[EXTRACT PROVIDED]

The Case of Students

As an example of the ease with which Communism organises its cells in every walk of life, appealing in each case to those of weak and impaired moral will, Fr. Gemelli gave an example from America.

A well-known American professor, he said, explained to him how students, freed from normal moral influences, were easily seduced to Communistic thinking by the most subtle arts of propaganda.

For these reasons " there can only be a more really effective barrier to Communism : the moral life, lived and practised even against human interests, instincts and passions; the true bulwark against Communism is the moral life of the individual, the family, the society.

" This moral life can only be taught by one master: Religion, and only Catholicism with its supernatural life communicated by the Sacraments can provide the help needed to live such a life."

Murder Made Lawful Explaining the strategy adopted by Communism, the ideas of which filter through every means of communication in apparently harmless form, Fr. Gemelli told how the chief of police in a large city took him to his office and showed him two films that had been shown in a number of cinemas. Naturally they were not shown Soviet films. They were given out as

humble films of home manufacture adapted for the cheaper theatres.

[/EXTRACT PROVIDED]
[SUPPLIED INFORMATION]

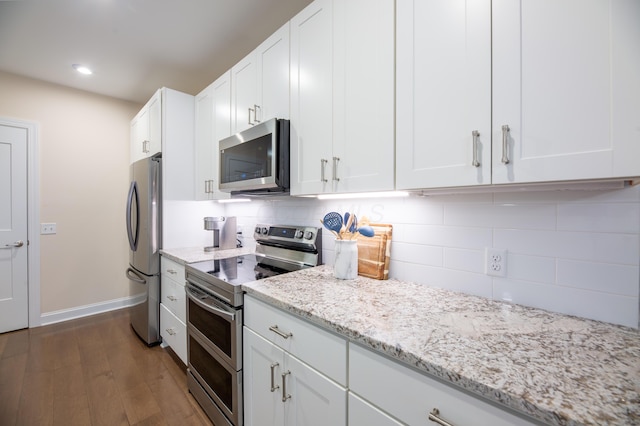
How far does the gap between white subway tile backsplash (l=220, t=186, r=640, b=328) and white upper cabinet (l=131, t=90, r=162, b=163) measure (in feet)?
7.61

[/SUPPLIED INFORMATION]

▸ PROBLEM DETAILS:
From the excerpt on Fr. Gemelli and Communism above, write out word for word the passage between "As an example" and "example from America.", inclusive.

▸ WRITTEN RESPONSE:
As an example of the ease with which Communism organises its cells in every walk of life, appealing in each case to those of weak and impaired moral will, Fr. Gemelli gave an example from America.